MANILA— While the adoption of a Code of Conduct (COC) on South China Sea is only expected to manage maritime disputes, not resolve it, Department of Foreign Affairs (DFA) Acting Spokesperson Robespierre Bolivar said it is the “only viable solution” available for ASEAN and China to pursue.

“If you are going to express pessimism even before the start of negotiations, if I may return the question, what kind of alternatives (would you offer)?” he said.

In an interview with reporters before the 31st Association of Southeast Asian Nations (ASEAN) and Related Summits officially kick off, Bolivar said the hope is for ASEAN and China to formulate a “more binding” document than the 2002 Declaration of Conduct in the area.

“Ang tingin ko diyan, everything is on the table, it's just a matter on how the negotiators of each countries will position themselves to make a document that everyone can get behind pero ang hirap kasi hindi pa nga nagsisimula pessimism ka na agad.”

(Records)
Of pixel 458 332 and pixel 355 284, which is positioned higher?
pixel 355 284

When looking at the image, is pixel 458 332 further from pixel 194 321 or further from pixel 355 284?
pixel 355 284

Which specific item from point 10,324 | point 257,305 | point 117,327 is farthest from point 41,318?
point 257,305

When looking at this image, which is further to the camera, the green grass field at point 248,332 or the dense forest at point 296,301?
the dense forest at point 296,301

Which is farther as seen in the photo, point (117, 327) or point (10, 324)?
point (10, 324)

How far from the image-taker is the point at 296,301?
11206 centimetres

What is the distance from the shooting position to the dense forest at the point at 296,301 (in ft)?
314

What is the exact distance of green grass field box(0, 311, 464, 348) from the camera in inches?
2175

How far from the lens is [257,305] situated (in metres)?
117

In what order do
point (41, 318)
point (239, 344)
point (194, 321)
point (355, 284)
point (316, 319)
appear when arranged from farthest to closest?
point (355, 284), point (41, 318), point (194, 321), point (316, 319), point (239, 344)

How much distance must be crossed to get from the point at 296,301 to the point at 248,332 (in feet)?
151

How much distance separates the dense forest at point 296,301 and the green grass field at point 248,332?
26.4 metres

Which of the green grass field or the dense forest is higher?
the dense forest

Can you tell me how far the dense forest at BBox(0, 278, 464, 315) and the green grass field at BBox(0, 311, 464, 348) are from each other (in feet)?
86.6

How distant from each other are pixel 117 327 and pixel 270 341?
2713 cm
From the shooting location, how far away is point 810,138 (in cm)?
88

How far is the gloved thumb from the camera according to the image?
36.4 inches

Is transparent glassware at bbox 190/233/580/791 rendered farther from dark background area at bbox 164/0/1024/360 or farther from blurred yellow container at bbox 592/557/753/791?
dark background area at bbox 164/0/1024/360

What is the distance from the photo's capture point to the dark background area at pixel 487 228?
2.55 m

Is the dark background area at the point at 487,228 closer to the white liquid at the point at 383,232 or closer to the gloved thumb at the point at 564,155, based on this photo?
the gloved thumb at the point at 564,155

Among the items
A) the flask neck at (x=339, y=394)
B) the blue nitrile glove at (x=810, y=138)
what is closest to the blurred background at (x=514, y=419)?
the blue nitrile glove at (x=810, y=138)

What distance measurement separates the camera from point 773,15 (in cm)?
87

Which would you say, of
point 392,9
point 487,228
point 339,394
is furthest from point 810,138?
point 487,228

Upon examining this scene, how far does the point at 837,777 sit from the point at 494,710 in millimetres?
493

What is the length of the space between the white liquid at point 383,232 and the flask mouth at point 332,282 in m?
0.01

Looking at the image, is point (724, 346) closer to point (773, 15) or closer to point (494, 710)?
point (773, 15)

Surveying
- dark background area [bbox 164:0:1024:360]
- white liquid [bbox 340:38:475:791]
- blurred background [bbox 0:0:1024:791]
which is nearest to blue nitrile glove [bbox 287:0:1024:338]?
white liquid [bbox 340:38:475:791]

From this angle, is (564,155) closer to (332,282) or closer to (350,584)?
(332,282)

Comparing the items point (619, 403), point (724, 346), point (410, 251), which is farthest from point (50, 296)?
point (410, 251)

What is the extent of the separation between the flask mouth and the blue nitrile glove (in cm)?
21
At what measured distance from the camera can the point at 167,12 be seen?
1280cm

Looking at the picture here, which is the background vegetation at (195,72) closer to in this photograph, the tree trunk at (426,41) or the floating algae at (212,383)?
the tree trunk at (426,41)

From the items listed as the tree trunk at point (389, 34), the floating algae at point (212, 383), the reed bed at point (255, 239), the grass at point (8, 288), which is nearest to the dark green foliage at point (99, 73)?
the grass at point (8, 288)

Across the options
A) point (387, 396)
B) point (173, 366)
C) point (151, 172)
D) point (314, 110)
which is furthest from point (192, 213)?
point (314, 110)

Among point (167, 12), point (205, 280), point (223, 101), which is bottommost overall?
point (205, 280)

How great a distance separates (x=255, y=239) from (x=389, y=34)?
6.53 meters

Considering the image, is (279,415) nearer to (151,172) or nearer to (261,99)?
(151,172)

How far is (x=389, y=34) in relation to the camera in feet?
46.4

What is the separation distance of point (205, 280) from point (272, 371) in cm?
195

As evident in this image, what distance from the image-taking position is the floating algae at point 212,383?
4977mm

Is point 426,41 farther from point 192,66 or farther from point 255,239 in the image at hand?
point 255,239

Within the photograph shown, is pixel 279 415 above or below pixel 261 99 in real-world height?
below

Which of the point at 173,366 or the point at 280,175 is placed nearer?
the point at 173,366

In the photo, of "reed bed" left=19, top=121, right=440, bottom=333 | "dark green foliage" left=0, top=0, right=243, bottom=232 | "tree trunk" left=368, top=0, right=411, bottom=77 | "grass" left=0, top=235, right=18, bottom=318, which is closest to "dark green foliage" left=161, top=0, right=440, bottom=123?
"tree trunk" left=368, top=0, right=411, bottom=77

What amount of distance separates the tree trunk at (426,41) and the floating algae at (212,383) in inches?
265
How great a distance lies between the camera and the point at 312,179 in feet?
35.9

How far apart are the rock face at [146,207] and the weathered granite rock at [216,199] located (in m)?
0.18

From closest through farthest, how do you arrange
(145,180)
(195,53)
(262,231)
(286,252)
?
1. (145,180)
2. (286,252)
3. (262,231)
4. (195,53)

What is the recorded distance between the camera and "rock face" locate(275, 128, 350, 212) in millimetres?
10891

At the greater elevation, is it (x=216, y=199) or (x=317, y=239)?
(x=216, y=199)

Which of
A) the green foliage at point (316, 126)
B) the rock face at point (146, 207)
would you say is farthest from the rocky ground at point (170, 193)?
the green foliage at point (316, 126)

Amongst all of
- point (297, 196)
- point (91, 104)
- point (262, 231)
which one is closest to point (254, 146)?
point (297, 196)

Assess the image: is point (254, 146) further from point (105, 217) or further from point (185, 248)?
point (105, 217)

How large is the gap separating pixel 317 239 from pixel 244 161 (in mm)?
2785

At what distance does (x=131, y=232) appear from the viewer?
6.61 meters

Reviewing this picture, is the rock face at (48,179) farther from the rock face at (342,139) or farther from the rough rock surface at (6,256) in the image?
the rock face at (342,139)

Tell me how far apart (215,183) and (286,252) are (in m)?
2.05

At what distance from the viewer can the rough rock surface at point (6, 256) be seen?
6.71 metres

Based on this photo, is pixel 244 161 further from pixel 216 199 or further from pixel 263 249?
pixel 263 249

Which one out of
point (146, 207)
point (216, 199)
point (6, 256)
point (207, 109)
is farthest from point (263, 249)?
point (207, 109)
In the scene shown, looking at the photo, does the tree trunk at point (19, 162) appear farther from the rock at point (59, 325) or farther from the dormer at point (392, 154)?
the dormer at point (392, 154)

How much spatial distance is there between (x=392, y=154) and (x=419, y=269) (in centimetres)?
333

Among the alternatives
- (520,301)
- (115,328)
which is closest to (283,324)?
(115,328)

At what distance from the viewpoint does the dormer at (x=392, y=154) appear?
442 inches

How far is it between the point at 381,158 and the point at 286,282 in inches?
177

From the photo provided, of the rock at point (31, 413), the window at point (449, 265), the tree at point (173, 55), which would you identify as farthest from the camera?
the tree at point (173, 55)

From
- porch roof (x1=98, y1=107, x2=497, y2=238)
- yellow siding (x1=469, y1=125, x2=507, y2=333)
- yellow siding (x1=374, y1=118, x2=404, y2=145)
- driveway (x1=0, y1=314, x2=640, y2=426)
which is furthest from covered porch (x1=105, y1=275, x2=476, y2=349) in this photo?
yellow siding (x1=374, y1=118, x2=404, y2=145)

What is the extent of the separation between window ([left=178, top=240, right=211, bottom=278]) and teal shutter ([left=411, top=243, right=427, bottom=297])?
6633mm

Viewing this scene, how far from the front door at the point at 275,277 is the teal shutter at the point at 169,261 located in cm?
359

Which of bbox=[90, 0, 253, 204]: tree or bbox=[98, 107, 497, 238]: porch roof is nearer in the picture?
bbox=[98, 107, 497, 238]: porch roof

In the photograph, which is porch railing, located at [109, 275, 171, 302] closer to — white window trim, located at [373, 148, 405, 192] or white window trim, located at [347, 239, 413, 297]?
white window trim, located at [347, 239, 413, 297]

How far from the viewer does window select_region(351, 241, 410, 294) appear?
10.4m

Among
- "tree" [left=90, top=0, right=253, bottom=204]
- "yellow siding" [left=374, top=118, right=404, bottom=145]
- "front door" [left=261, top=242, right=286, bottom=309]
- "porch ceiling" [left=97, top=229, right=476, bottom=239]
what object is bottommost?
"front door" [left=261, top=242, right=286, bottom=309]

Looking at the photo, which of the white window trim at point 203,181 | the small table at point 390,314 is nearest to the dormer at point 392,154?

GIVEN INSTRUCTION 1:
Count the lines of the records that contain the string "located", matching case exactly, and reply with the number alone.
GIVEN INSTRUCTION 2:
Continue the article on the South China Sea Code of Conduct from its final sentence.

EXPECTED ANSWER 1:
4

EXPECTED ANSWER 2:
At the Stratbase ADR Institute for Strategic and International Studies (ADRi)  ASEAN Leadership Forum in Makati City, Gregory Poling, director of the Asia Maritime Transparency Initiative, said that there's "nothing wrong" with the idea of pursuing the COC but if that's the only move parties will have, his organization will express "disappointment." 

"ASEAN negotiated the non-binding DOC in 2002. It took 15 years to negotiate a one-page outline that just restated the exact same thing we're going to do in the DOC," he said.

"The idea that this is going to lead to a binding way to manage things like fisheries depletion, oil and gas development or coastguard cooperation is a fantasy," Poling added. 

Last Wednesday, former Foreign Affairs Secretary Albert Del Rosario said a strategic build-up of defense capabilities is one alternative if adherence to rule of law is not followed.

Citing "experts’’, Del Rosario said countries of the region should thoughtfully ramp up their defense transfers and invest in select military platforms as a matter of necessity. ‘’Although a cycle of reactive militarization will surely raise the stakes and the tension, this may still be a prudent path,’’ he said.

For his part, Bolivar said if the Philippines would fund for the strengthening of military in the area, it is unthinkable what other countries may do.

“So, if the Philippines puts money in arms, how do you think Indonesia will react, how do you think Malaysia will react, (and) Brunei and Vietnam?” he said.

“Magkakaroon tayo ng environment that will lead to an arms race? Is that what we really want?”, Bolivar added.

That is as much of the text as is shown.